## What the exercise asks
Lines from the one containing "How much space" through the last line of the data are to be repeated word for word, both ends included.

## Task data
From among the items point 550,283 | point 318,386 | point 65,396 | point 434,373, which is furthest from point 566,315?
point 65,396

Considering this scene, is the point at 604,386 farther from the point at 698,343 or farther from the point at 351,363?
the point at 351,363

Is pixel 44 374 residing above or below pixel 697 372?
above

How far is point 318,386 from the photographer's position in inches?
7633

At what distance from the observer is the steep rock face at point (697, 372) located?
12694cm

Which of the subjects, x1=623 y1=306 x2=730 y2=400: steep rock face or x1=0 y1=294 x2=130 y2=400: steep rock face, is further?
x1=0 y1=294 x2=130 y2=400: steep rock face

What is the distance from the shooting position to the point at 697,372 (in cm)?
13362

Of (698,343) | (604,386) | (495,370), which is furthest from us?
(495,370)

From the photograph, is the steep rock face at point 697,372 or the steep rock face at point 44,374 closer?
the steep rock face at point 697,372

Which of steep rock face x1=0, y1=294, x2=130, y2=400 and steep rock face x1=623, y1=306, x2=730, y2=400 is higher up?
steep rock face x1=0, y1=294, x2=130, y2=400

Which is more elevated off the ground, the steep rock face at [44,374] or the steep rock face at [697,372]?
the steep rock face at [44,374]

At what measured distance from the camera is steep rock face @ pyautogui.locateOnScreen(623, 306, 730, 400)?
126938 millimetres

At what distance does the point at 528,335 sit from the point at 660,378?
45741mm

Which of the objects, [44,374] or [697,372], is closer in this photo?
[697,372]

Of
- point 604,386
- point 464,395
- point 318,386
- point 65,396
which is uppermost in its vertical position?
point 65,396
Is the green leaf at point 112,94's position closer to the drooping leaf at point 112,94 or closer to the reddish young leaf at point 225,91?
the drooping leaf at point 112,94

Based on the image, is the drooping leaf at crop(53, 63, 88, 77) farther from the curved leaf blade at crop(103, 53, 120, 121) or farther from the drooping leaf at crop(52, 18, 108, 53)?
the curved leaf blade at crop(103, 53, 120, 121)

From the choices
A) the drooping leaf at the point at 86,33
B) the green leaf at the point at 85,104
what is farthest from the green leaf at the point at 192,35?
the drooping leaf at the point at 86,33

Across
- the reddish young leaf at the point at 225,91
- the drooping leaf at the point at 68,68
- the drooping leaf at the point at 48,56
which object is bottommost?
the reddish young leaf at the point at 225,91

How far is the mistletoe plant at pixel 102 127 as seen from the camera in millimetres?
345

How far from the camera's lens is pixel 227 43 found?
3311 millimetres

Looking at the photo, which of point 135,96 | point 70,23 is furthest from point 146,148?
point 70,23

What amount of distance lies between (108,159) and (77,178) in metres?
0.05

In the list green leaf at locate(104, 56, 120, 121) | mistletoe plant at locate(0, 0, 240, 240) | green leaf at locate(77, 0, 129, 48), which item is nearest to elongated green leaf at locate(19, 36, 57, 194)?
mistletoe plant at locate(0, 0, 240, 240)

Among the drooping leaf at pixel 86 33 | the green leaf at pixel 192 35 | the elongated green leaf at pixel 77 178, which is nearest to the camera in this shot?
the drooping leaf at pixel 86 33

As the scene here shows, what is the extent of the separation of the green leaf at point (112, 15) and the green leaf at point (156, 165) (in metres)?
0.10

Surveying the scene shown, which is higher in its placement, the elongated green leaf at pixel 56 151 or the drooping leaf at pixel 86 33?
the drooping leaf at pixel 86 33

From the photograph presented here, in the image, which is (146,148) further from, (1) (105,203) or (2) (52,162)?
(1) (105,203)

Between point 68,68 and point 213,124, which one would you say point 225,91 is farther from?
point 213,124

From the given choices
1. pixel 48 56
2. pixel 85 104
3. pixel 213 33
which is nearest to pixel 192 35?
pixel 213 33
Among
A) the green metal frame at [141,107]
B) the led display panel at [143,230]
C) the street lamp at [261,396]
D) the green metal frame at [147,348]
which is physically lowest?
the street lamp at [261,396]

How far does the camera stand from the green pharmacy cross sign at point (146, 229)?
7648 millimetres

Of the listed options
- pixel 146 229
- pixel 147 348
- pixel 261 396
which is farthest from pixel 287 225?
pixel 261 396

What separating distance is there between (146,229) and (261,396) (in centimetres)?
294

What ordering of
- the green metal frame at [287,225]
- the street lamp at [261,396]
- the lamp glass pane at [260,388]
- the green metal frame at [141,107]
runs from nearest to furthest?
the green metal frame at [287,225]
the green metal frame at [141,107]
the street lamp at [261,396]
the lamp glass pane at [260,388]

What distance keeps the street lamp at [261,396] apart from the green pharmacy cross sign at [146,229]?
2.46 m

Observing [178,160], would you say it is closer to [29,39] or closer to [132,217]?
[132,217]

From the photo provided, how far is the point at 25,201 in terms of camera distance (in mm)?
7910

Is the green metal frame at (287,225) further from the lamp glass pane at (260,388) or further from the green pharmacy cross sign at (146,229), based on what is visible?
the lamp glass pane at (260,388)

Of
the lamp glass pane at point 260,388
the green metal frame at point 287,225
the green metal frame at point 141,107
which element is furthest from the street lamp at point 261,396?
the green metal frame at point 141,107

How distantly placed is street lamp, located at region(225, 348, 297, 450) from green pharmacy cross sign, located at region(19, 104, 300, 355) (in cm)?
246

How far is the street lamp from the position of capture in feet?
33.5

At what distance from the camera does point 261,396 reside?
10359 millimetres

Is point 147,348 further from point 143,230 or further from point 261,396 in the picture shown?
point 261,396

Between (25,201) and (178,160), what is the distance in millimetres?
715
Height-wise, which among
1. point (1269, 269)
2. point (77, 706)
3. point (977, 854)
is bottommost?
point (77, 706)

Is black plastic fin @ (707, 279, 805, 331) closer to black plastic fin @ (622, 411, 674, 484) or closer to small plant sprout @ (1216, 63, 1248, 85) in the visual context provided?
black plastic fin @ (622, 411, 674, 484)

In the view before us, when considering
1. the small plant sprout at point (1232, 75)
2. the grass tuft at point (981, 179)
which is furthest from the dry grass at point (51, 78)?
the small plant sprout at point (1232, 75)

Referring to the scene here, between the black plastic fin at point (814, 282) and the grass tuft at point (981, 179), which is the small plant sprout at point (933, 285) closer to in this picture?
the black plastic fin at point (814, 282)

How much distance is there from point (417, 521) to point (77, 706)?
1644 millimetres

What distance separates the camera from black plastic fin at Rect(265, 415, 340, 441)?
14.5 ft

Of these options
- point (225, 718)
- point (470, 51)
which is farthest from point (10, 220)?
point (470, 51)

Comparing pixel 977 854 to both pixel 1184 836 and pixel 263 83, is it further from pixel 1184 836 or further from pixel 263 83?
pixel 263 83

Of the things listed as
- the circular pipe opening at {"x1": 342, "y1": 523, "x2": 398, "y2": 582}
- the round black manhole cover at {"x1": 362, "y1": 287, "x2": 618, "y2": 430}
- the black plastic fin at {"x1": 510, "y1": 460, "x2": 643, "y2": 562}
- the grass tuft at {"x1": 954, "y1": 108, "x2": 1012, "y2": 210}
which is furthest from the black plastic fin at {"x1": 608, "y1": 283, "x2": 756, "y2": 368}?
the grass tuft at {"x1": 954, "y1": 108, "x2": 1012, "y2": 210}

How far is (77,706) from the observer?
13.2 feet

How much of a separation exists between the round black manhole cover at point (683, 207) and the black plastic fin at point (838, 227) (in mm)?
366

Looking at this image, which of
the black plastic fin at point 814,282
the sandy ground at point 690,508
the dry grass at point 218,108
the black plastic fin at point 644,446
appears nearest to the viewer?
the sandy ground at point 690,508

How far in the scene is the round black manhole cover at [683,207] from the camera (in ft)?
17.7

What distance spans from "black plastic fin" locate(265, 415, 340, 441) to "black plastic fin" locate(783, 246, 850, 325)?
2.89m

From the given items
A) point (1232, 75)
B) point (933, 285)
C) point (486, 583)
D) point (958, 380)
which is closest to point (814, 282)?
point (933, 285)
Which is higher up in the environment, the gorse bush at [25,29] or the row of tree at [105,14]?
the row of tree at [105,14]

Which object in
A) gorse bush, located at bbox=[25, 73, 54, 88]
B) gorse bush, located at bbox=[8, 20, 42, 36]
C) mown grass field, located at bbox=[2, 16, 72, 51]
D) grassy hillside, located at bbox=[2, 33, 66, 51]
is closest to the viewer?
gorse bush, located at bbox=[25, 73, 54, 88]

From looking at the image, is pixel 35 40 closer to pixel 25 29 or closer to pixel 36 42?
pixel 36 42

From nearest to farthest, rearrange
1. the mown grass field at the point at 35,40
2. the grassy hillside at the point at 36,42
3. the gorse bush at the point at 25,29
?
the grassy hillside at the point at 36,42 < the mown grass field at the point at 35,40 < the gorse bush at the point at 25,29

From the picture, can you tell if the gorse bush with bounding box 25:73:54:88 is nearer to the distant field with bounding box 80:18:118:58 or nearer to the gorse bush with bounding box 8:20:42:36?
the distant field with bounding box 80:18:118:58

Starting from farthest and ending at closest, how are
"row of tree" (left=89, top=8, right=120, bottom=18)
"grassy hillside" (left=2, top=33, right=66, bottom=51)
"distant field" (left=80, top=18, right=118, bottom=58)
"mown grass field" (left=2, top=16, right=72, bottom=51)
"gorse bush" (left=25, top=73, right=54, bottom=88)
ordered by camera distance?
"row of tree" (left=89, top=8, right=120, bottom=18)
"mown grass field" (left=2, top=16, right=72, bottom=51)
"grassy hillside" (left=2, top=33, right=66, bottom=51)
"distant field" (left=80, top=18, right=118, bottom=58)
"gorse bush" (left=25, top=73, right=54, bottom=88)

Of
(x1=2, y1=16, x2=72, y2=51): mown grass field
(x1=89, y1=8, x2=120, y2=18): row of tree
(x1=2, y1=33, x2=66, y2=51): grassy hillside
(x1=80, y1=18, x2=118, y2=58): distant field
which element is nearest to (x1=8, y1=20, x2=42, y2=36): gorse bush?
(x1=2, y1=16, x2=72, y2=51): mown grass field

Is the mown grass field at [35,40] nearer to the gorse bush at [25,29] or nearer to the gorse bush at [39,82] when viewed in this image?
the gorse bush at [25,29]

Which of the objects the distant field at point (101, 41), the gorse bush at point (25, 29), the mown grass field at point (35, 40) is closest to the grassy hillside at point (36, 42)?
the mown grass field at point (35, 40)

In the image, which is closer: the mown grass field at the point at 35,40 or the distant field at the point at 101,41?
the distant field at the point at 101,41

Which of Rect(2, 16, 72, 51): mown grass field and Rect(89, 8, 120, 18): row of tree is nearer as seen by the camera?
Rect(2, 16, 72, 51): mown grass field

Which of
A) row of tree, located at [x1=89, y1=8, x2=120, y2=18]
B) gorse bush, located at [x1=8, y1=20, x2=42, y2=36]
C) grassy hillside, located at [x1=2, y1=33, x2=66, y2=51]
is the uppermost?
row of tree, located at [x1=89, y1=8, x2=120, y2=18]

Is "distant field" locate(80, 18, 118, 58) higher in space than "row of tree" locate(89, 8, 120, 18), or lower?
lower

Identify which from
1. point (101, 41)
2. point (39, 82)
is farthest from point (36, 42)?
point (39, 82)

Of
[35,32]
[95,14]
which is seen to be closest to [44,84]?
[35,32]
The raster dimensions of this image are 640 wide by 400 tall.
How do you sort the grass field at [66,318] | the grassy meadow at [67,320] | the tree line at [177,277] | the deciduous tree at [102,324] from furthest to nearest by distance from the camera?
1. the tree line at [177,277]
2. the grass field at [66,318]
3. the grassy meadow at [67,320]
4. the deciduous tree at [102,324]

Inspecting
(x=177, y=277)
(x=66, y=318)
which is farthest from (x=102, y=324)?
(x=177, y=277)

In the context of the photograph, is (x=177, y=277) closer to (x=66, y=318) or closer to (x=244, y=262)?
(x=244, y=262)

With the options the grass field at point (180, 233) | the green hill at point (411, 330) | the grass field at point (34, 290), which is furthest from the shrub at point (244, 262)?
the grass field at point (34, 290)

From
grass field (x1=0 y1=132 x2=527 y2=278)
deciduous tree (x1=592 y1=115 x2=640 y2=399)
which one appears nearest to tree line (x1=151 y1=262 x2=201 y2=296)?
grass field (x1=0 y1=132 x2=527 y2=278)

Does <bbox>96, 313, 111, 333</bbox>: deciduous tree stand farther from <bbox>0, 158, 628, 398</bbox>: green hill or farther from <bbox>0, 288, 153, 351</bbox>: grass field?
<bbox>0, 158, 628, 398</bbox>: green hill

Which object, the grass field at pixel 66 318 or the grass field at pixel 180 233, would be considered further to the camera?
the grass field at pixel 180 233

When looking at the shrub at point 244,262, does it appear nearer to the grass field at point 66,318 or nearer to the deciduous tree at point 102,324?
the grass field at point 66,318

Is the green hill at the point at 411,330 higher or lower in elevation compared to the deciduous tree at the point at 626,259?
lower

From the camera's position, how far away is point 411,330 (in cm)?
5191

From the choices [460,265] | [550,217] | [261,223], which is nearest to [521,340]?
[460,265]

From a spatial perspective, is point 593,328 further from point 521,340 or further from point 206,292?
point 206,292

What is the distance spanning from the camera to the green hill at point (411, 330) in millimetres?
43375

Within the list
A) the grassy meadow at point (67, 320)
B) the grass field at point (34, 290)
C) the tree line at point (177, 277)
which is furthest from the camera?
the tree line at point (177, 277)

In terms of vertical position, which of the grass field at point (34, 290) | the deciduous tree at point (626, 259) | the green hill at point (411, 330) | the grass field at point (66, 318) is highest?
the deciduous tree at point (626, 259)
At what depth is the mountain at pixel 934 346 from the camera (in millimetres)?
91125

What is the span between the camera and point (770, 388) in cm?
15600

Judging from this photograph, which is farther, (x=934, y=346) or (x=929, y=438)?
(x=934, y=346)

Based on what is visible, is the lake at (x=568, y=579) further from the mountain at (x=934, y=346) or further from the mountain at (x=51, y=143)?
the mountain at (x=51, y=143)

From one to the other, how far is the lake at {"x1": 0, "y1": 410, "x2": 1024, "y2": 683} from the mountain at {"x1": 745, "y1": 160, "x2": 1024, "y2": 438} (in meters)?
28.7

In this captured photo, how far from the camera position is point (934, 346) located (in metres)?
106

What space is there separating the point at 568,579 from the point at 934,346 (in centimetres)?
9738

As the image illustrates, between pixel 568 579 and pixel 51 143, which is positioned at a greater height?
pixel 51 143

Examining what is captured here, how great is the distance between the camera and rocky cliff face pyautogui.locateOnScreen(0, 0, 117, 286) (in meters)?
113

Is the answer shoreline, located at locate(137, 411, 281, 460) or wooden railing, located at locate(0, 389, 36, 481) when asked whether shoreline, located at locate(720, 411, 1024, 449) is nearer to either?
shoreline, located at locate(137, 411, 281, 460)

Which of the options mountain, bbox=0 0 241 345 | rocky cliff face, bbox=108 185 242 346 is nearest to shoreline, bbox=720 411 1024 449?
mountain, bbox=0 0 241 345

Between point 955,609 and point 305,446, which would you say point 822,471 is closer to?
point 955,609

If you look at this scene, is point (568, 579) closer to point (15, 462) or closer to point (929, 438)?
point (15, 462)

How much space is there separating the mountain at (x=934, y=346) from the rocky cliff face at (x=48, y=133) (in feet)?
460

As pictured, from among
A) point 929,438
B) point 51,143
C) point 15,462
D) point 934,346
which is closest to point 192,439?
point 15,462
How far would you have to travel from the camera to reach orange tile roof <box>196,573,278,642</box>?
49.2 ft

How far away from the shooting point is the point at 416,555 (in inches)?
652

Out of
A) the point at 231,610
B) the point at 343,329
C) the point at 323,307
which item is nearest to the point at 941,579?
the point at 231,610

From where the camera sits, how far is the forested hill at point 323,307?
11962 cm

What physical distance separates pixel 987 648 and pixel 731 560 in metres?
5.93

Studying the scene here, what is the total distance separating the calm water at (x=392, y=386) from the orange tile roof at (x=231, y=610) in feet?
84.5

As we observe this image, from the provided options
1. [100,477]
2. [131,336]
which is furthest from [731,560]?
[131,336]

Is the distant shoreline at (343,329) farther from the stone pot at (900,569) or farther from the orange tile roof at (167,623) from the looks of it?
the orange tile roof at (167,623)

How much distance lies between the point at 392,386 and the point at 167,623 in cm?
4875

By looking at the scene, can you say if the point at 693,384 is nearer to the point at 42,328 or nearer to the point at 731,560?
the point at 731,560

## Exercise answer
How much space is there separating the mountain at (x=934, y=346) from the rocky cliff face at (x=48, y=133) (in feet)?
460

As pictured, from among
A) point 929,438
B) point 51,143
C) point 15,462
D) point 934,346
which is closest to point 192,439?
point 15,462
How far would you have to travel from the camera to reach orange tile roof <box>196,573,278,642</box>?
49.2 ft

How far away from the shooting point is the point at 416,555 (in inches)?
652

Out of
A) the point at 231,610
B) the point at 343,329
C) the point at 323,307
which item is nearest to the point at 941,579?
the point at 231,610

From where the camera sits, how far is the forested hill at point 323,307?
11962 cm

What physical distance separates pixel 987 648 and pixel 731 560 in metres?
5.93

Studying the scene here, what is the total distance separating the calm water at (x=392, y=386) from the orange tile roof at (x=231, y=610) in feet?
84.5

As we observe this image, from the provided options
1. [100,477]
2. [131,336]
which is furthest from [731,560]?
[131,336]

Is the distant shoreline at (343,329) farther from the stone pot at (900,569) or farther from the orange tile roof at (167,623) from the looks of it?
the orange tile roof at (167,623)

How much distance lies between the point at 392,386 and the point at 167,623 in cm?
4875

By looking at the scene, can you say if the point at 693,384 is nearer to the point at 42,328 or nearer to the point at 731,560?
the point at 731,560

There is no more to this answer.